Claremont McKenna is part of the Claremont Colleges, a consortium of five elite private universities in Southern California, the others being: Pomona, Scripps, Harvey Mudd and Pitzer colleges.
The statement put out by Claremont McKenna notes that its administrators have asked each campus to complete their own misconduct reviews.
“Our students must master the skills of respectful dialogue across all barriers. Our community must protect the right to learn from others, especially those with whom we strongly disagree. And Claremont McKenna College must take every step necessary to uphold these vital commitments,” the statement said.
Mac Donald, in an email Monday to The College Fix, responded to the news with this statement:
I am confident that Claremont McKenna College conducted its Student Conduct Process in good faith and with a determination to uphold the principle of open and reasoned discourse.

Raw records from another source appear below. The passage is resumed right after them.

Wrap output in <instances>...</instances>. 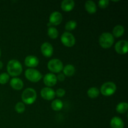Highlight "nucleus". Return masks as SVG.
<instances>
[{
    "instance_id": "obj_8",
    "label": "nucleus",
    "mask_w": 128,
    "mask_h": 128,
    "mask_svg": "<svg viewBox=\"0 0 128 128\" xmlns=\"http://www.w3.org/2000/svg\"><path fill=\"white\" fill-rule=\"evenodd\" d=\"M115 50L120 54H125L128 51V42L126 40L118 41L115 45Z\"/></svg>"
},
{
    "instance_id": "obj_3",
    "label": "nucleus",
    "mask_w": 128,
    "mask_h": 128,
    "mask_svg": "<svg viewBox=\"0 0 128 128\" xmlns=\"http://www.w3.org/2000/svg\"><path fill=\"white\" fill-rule=\"evenodd\" d=\"M114 41L113 36L110 32H103L101 34L99 40L100 46L104 49L110 48L112 46Z\"/></svg>"
},
{
    "instance_id": "obj_7",
    "label": "nucleus",
    "mask_w": 128,
    "mask_h": 128,
    "mask_svg": "<svg viewBox=\"0 0 128 128\" xmlns=\"http://www.w3.org/2000/svg\"><path fill=\"white\" fill-rule=\"evenodd\" d=\"M61 42L66 47H72L75 44L76 40L73 35L69 32H64L62 33L61 37Z\"/></svg>"
},
{
    "instance_id": "obj_16",
    "label": "nucleus",
    "mask_w": 128,
    "mask_h": 128,
    "mask_svg": "<svg viewBox=\"0 0 128 128\" xmlns=\"http://www.w3.org/2000/svg\"><path fill=\"white\" fill-rule=\"evenodd\" d=\"M110 124H111V128H124V126L123 121L120 118L117 117V116L111 119Z\"/></svg>"
},
{
    "instance_id": "obj_24",
    "label": "nucleus",
    "mask_w": 128,
    "mask_h": 128,
    "mask_svg": "<svg viewBox=\"0 0 128 128\" xmlns=\"http://www.w3.org/2000/svg\"><path fill=\"white\" fill-rule=\"evenodd\" d=\"M76 26H77V22L73 20H71L66 22V25H65V29L67 31H71L74 30Z\"/></svg>"
},
{
    "instance_id": "obj_12",
    "label": "nucleus",
    "mask_w": 128,
    "mask_h": 128,
    "mask_svg": "<svg viewBox=\"0 0 128 128\" xmlns=\"http://www.w3.org/2000/svg\"><path fill=\"white\" fill-rule=\"evenodd\" d=\"M55 92L50 88H44L41 91V96L46 100H52L55 97Z\"/></svg>"
},
{
    "instance_id": "obj_28",
    "label": "nucleus",
    "mask_w": 128,
    "mask_h": 128,
    "mask_svg": "<svg viewBox=\"0 0 128 128\" xmlns=\"http://www.w3.org/2000/svg\"><path fill=\"white\" fill-rule=\"evenodd\" d=\"M65 94H66V91H65V90L62 88L58 89V90H56V92H55V94H56L58 97L60 98L63 97L65 95Z\"/></svg>"
},
{
    "instance_id": "obj_2",
    "label": "nucleus",
    "mask_w": 128,
    "mask_h": 128,
    "mask_svg": "<svg viewBox=\"0 0 128 128\" xmlns=\"http://www.w3.org/2000/svg\"><path fill=\"white\" fill-rule=\"evenodd\" d=\"M37 98L36 91L32 88H27L22 92L21 95L22 101L26 104H31L35 102Z\"/></svg>"
},
{
    "instance_id": "obj_5",
    "label": "nucleus",
    "mask_w": 128,
    "mask_h": 128,
    "mask_svg": "<svg viewBox=\"0 0 128 128\" xmlns=\"http://www.w3.org/2000/svg\"><path fill=\"white\" fill-rule=\"evenodd\" d=\"M116 86L114 82H107L104 83L101 87V94L105 96H110L114 94L116 91Z\"/></svg>"
},
{
    "instance_id": "obj_27",
    "label": "nucleus",
    "mask_w": 128,
    "mask_h": 128,
    "mask_svg": "<svg viewBox=\"0 0 128 128\" xmlns=\"http://www.w3.org/2000/svg\"><path fill=\"white\" fill-rule=\"evenodd\" d=\"M109 3H110V1L108 0H101V1H100L98 2L99 6L102 9H104L107 8L108 6Z\"/></svg>"
},
{
    "instance_id": "obj_17",
    "label": "nucleus",
    "mask_w": 128,
    "mask_h": 128,
    "mask_svg": "<svg viewBox=\"0 0 128 128\" xmlns=\"http://www.w3.org/2000/svg\"><path fill=\"white\" fill-rule=\"evenodd\" d=\"M85 9L90 14H94L97 11V7L94 2L92 1H87L85 3Z\"/></svg>"
},
{
    "instance_id": "obj_19",
    "label": "nucleus",
    "mask_w": 128,
    "mask_h": 128,
    "mask_svg": "<svg viewBox=\"0 0 128 128\" xmlns=\"http://www.w3.org/2000/svg\"><path fill=\"white\" fill-rule=\"evenodd\" d=\"M124 33V28L121 25H117L115 26L112 30V36L116 38H120L123 35Z\"/></svg>"
},
{
    "instance_id": "obj_23",
    "label": "nucleus",
    "mask_w": 128,
    "mask_h": 128,
    "mask_svg": "<svg viewBox=\"0 0 128 128\" xmlns=\"http://www.w3.org/2000/svg\"><path fill=\"white\" fill-rule=\"evenodd\" d=\"M59 32L57 30V29L51 26L48 28V35L49 37L51 39H56L57 38L58 36Z\"/></svg>"
},
{
    "instance_id": "obj_9",
    "label": "nucleus",
    "mask_w": 128,
    "mask_h": 128,
    "mask_svg": "<svg viewBox=\"0 0 128 128\" xmlns=\"http://www.w3.org/2000/svg\"><path fill=\"white\" fill-rule=\"evenodd\" d=\"M49 20H50V24L58 26V25L60 24L61 22H62V16L61 12L54 11L51 14Z\"/></svg>"
},
{
    "instance_id": "obj_31",
    "label": "nucleus",
    "mask_w": 128,
    "mask_h": 128,
    "mask_svg": "<svg viewBox=\"0 0 128 128\" xmlns=\"http://www.w3.org/2000/svg\"><path fill=\"white\" fill-rule=\"evenodd\" d=\"M1 50H0V57H1Z\"/></svg>"
},
{
    "instance_id": "obj_30",
    "label": "nucleus",
    "mask_w": 128,
    "mask_h": 128,
    "mask_svg": "<svg viewBox=\"0 0 128 128\" xmlns=\"http://www.w3.org/2000/svg\"><path fill=\"white\" fill-rule=\"evenodd\" d=\"M2 66H3V64H2V62L0 61V70H1V69L2 68Z\"/></svg>"
},
{
    "instance_id": "obj_6",
    "label": "nucleus",
    "mask_w": 128,
    "mask_h": 128,
    "mask_svg": "<svg viewBox=\"0 0 128 128\" xmlns=\"http://www.w3.org/2000/svg\"><path fill=\"white\" fill-rule=\"evenodd\" d=\"M48 68L51 72L58 73L63 70V64L58 59H52L48 63Z\"/></svg>"
},
{
    "instance_id": "obj_20",
    "label": "nucleus",
    "mask_w": 128,
    "mask_h": 128,
    "mask_svg": "<svg viewBox=\"0 0 128 128\" xmlns=\"http://www.w3.org/2000/svg\"><path fill=\"white\" fill-rule=\"evenodd\" d=\"M63 107V103L60 100H55L51 102V108L55 111H60Z\"/></svg>"
},
{
    "instance_id": "obj_22",
    "label": "nucleus",
    "mask_w": 128,
    "mask_h": 128,
    "mask_svg": "<svg viewBox=\"0 0 128 128\" xmlns=\"http://www.w3.org/2000/svg\"><path fill=\"white\" fill-rule=\"evenodd\" d=\"M88 96L91 98H96L100 94V90L96 87L91 88L87 92Z\"/></svg>"
},
{
    "instance_id": "obj_25",
    "label": "nucleus",
    "mask_w": 128,
    "mask_h": 128,
    "mask_svg": "<svg viewBox=\"0 0 128 128\" xmlns=\"http://www.w3.org/2000/svg\"><path fill=\"white\" fill-rule=\"evenodd\" d=\"M10 80V76L8 73L3 72L0 74V84H4L7 83Z\"/></svg>"
},
{
    "instance_id": "obj_29",
    "label": "nucleus",
    "mask_w": 128,
    "mask_h": 128,
    "mask_svg": "<svg viewBox=\"0 0 128 128\" xmlns=\"http://www.w3.org/2000/svg\"><path fill=\"white\" fill-rule=\"evenodd\" d=\"M57 78V80H59L60 81H63L65 80V76L63 74H60L58 76H56Z\"/></svg>"
},
{
    "instance_id": "obj_26",
    "label": "nucleus",
    "mask_w": 128,
    "mask_h": 128,
    "mask_svg": "<svg viewBox=\"0 0 128 128\" xmlns=\"http://www.w3.org/2000/svg\"><path fill=\"white\" fill-rule=\"evenodd\" d=\"M25 110V106L24 103L21 102H18L15 106V111L18 112V113H22Z\"/></svg>"
},
{
    "instance_id": "obj_13",
    "label": "nucleus",
    "mask_w": 128,
    "mask_h": 128,
    "mask_svg": "<svg viewBox=\"0 0 128 128\" xmlns=\"http://www.w3.org/2000/svg\"><path fill=\"white\" fill-rule=\"evenodd\" d=\"M24 63L25 65L26 66H28V67L33 68L36 67L38 65L39 60L36 56L30 55V56H27L25 58Z\"/></svg>"
},
{
    "instance_id": "obj_11",
    "label": "nucleus",
    "mask_w": 128,
    "mask_h": 128,
    "mask_svg": "<svg viewBox=\"0 0 128 128\" xmlns=\"http://www.w3.org/2000/svg\"><path fill=\"white\" fill-rule=\"evenodd\" d=\"M41 51L43 56L50 58L53 53V47L50 42H44L41 46Z\"/></svg>"
},
{
    "instance_id": "obj_21",
    "label": "nucleus",
    "mask_w": 128,
    "mask_h": 128,
    "mask_svg": "<svg viewBox=\"0 0 128 128\" xmlns=\"http://www.w3.org/2000/svg\"><path fill=\"white\" fill-rule=\"evenodd\" d=\"M128 108V104L127 102H122L119 103L116 106V111L120 114H123L127 111Z\"/></svg>"
},
{
    "instance_id": "obj_14",
    "label": "nucleus",
    "mask_w": 128,
    "mask_h": 128,
    "mask_svg": "<svg viewBox=\"0 0 128 128\" xmlns=\"http://www.w3.org/2000/svg\"><path fill=\"white\" fill-rule=\"evenodd\" d=\"M75 5L74 1L72 0H64L61 2V7L64 11L69 12L72 11Z\"/></svg>"
},
{
    "instance_id": "obj_10",
    "label": "nucleus",
    "mask_w": 128,
    "mask_h": 128,
    "mask_svg": "<svg viewBox=\"0 0 128 128\" xmlns=\"http://www.w3.org/2000/svg\"><path fill=\"white\" fill-rule=\"evenodd\" d=\"M43 81L46 86L51 87V86H54L57 83L58 80L56 75L52 73H48L44 76Z\"/></svg>"
},
{
    "instance_id": "obj_4",
    "label": "nucleus",
    "mask_w": 128,
    "mask_h": 128,
    "mask_svg": "<svg viewBox=\"0 0 128 128\" xmlns=\"http://www.w3.org/2000/svg\"><path fill=\"white\" fill-rule=\"evenodd\" d=\"M25 76L27 80L32 82H38L42 78L41 72L33 68L26 70L25 71Z\"/></svg>"
},
{
    "instance_id": "obj_15",
    "label": "nucleus",
    "mask_w": 128,
    "mask_h": 128,
    "mask_svg": "<svg viewBox=\"0 0 128 128\" xmlns=\"http://www.w3.org/2000/svg\"><path fill=\"white\" fill-rule=\"evenodd\" d=\"M11 88L15 90H21L24 86V83L21 79L18 78H14L10 81Z\"/></svg>"
},
{
    "instance_id": "obj_1",
    "label": "nucleus",
    "mask_w": 128,
    "mask_h": 128,
    "mask_svg": "<svg viewBox=\"0 0 128 128\" xmlns=\"http://www.w3.org/2000/svg\"><path fill=\"white\" fill-rule=\"evenodd\" d=\"M7 71L11 76H18L21 74L22 67L20 61L16 60H11L7 64Z\"/></svg>"
},
{
    "instance_id": "obj_18",
    "label": "nucleus",
    "mask_w": 128,
    "mask_h": 128,
    "mask_svg": "<svg viewBox=\"0 0 128 128\" xmlns=\"http://www.w3.org/2000/svg\"><path fill=\"white\" fill-rule=\"evenodd\" d=\"M75 68L72 64H67L64 67L63 72L64 75L66 76H72L75 73Z\"/></svg>"
}]
</instances>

Nevertheless, while the outcome of CMC’s process is—admirably—more transparent than the disciplinary process at Middlebury College following the Charles Murray violence, it would be useful to know why the number of students subjected to that process was so small: less than 5% of the blockade group.
To be sure, some portion of those blockaders were not CMC students. Did CMC determine that the other CMC students were not responsible for the blockade, or did they simply lack sufficient evidence to charge them? Still, in this era of spineless administrators, it is salutary that five students received actual suspensions—three for one year, another two for one semester—which is more punishment than has been reported at other schools experiencing similar outbreaks of student totalitarianism. CMC is to be congratulated on following through on its promise to hold at least some students responsible.
CMC announces that in the aftermath of the April 6 blockade, its faculty “must help us understand how to mitigate the forces that divide [our] society.” As long as CMC remains complicit in the ludicrous conceit that its minority students are oppressed and in need of a safe space, it will contribute to social divisions, rather than mitigating them. When CMC students demanded the ouster of Dean Mary Spellman in 2015 for allegedly contributing to CMC’s unsafe environment for minority students, President Chodosh did not rebut the charge that minority students were the victims of microaggressions and other forms of racism. Instead CMC created the CARE center. I asked President Chodosh if he has ever defended his faculty against the implicit charge that they treat minority students with anything other than full respect. He has yet to respond.
As long as the ideology of racial victimology dominates American higher education and finds outposts even in institutions as traditionally committed to apoliticized learning as Claremont McKenna College, student demands to silence points of view that challenge that ideology will remain all pervasive and in many cases triumphant.
Editor’s note: The post was updated to include a statement from Mac Donald.